I don't know whether this is a bug...
As shown in the code below, I think the behavior of dp mode is unexpected? (The attribute is reset every batch)
When using ddp mode, everything is fine. (The property will be initialized only once per GPU)
import os
import torch
from torch.nn import functional as F
from torch.utils.data import DataLoader
from torchvision.datasets import MNIST
from torchvision import transforms
import pytorch_lightning as pl
from pytorch_lightning import Trainer
from argparse import Namespace
class LitModel(pl.LightningModule):
def __init__(self):
super().__init__()
self.l1 = torch.nn.Linear(28 * 28, 10)
self._dummy_property = None
@property
def dummy_propery(self):
if self._dummy_property is None:
self._dummy_property = '*' * 30
print('print only once per gpu')
return self._dummy_property
def forward(self, x):
return torch.relu(self.l1(x.view(x.size(0), -1)))

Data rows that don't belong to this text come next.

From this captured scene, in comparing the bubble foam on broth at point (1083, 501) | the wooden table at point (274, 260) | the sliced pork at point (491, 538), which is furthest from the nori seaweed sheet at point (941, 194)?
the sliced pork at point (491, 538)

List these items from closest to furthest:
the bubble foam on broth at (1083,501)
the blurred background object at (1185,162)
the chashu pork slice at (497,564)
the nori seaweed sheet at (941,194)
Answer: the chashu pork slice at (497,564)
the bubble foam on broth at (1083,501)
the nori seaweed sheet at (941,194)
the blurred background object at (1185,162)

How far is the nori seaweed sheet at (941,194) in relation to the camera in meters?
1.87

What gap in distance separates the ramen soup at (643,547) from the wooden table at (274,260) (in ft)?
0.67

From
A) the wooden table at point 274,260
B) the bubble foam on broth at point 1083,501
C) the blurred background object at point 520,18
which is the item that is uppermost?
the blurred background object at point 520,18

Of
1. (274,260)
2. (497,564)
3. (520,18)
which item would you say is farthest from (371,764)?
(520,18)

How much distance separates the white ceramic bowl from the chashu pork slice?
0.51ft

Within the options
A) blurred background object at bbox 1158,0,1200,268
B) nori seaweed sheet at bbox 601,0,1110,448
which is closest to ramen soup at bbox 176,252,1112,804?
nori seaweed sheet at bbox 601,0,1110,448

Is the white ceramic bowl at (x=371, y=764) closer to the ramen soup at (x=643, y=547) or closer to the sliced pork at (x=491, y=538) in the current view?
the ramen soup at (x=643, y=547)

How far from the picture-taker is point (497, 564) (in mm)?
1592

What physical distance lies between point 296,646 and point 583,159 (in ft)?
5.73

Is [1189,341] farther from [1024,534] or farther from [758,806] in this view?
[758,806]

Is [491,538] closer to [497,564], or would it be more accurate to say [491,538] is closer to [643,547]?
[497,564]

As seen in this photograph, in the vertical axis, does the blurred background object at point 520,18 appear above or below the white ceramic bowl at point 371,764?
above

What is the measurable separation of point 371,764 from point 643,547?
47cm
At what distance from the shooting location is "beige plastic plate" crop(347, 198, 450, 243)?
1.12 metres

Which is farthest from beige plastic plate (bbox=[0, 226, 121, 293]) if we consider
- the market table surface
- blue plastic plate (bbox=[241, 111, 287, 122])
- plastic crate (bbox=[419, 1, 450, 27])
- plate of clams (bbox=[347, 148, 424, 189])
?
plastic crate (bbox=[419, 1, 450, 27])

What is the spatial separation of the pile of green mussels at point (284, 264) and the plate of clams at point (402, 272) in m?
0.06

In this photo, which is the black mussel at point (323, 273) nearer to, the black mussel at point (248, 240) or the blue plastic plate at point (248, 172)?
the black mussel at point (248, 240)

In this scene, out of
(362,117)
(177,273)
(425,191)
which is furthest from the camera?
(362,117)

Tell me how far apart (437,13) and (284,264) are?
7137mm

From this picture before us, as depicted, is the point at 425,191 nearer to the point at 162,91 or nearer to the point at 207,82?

def training_step(self, batch, batch_idx):
print(self._dummy_property)
# Access every batch
self.dummy_propery
print(self._dummy_property)
x, y = batch
y_hat = self(x)
loss = F.cross_entropy(y_hat, y)
return pl.TrainResult(loss)
def configure_optimizers(self):
return torch.optim.Adam(self.parameters(), lr=0.02)
train_loader = DataLoader(
MNIST(
os.getcwd(),
download=True,
transform=transforms.ToTensor()
),
batch_size=128
)
trainer = pl.Trainer(gpus=2,
distributed_backend='dp',
max_epochs=2)
model = LitModel()
trainer.fit(model, train_loader)
None
print only once per gpu
******************************
None
print only once per gpu
******************************
None
print only once per gpu
******************************
None
print only once per gpu
******************************
...
@yukw777 mind have a look? 🐰
@Borda sure thing! A bit busy right now, but I’ll try to get to it later this week or weekend!
oh, this is actually a known problem and comes from DataParallel in PyTorch itself.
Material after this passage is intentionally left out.